The introduction of computerization on a large scale in the work of state departments with systems established by specialists, allowing reviewing all steps in every government transaction with its timing and the person who allowed or stopped it, and facilitating the inspection of the proper course of work, to be an important tool in reducing administrative corruption.
-Establishing the Public Service Council and ensuring that qualified administrators , proved to be efficient and not politicized , even if we bring them from outside the country in the early stages. Appointment to all state departments shall be made through this Council exclusively and in actual competition.
– Filteration the civil and military departments of the state, under the supervision and management of the Public Service Council, to the minimum level capable of performing its tasks and restricted with the qualified staff according to specific criteria to verify experience.
-Abandoning the principle of life-long employment, so who works in the state is like the one who works in the private sector, and he has to be productive and he is not promoted functionally except in a competitive manner (competition creates creativity).
If it is found that he is redundant or not efficient in his work, his services can be terminated after simplified and fair procedures, and he can be referred to the register of those laid off from work and treated like them until he finds another job. The procedures governing all of this shall be under the supervision of the Public Service Council, which should be immunized from favoritism, extortion and abuse.
-Strengthening the social security system, so that it includes all unemployed citizens without exception, and creating training centers to prepare technicians and administrators who the private sector needs.
These changes mean a revolution in concepts and mentalities and a shift from a parasitic dependent culture to a productive competitive culture, with the exception of those unable to work. But all reforms will not be possible without establishing security and creating an environment conducive to the private sector and national and external investment to create increased job opportunities, especially for young people.
Experiences in successful societies:
China, for example, where all the workforce was working exclusively in the country in 1965. There was no work outside the government. In 1997, after years of economic openness brought about by Deng Shaopeng, workers in the private sector accounted for about 10 percent of the workforce and produced 50 percent of the national product. After twenty years, in 2017, the percentage of workers in the private sector reached about 44 percent of the total workforce (340 million out of a total of 776 million). All this happened in a country ruled by the Communist Party and still supporting the public sector for ideological and security reasons.

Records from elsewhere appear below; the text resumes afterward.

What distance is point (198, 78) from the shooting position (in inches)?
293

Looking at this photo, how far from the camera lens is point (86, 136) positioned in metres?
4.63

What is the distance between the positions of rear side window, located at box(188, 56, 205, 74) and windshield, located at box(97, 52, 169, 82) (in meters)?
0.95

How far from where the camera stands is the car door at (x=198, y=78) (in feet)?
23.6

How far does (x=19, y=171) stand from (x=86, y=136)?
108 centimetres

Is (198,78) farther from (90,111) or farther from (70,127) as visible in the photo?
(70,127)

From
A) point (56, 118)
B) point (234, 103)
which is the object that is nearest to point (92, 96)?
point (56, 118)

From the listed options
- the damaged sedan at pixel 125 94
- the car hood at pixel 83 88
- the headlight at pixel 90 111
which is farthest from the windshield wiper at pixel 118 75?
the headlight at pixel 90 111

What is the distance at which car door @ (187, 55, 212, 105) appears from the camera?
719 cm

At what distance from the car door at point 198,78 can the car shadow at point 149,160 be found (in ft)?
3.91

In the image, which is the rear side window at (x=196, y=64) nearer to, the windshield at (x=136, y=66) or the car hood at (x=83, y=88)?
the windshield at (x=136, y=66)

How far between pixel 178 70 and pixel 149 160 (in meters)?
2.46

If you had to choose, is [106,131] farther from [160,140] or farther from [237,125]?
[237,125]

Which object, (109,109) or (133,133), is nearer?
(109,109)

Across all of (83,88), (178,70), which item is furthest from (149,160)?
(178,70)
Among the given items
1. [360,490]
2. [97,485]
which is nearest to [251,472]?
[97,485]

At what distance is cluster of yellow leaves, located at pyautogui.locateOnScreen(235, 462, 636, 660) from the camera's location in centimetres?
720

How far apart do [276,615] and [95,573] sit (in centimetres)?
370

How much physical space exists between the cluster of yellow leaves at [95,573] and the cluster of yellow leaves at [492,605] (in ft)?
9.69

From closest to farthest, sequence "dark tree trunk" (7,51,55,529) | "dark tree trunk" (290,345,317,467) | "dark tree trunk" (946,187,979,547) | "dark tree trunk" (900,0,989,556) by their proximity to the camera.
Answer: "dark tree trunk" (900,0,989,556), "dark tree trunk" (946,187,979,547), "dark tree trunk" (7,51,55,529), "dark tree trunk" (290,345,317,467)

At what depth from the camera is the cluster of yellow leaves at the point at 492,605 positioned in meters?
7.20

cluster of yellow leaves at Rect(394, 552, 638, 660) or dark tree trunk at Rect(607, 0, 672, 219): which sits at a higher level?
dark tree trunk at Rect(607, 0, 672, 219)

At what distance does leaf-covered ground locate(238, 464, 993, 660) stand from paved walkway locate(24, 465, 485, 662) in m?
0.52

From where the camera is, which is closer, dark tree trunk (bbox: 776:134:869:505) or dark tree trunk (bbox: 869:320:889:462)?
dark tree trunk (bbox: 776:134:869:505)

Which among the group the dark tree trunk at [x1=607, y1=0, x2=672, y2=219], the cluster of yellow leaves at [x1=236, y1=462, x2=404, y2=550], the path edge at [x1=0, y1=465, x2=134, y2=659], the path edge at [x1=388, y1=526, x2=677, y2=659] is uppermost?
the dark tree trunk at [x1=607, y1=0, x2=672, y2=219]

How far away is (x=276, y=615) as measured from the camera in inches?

In other rentier countries like Saudi Arabia and other Gulf countries, with their differences, there are programs to reduce government employment and expand the role of the private sector, which can be studied and benefited from what can be benefited from.
The wealth provided by the reforms, the filtration of the government apparatus, and the control of financial and administrative corruption, can be used in building and developing infrastructure such as roads, bridges, transportation, communications, and raising the level of education and health services. It will make a change in the level of life of the country and its outcome will be great. Without it, we will undoubtedly remain on the path of a sloping that its end will be catastrophic.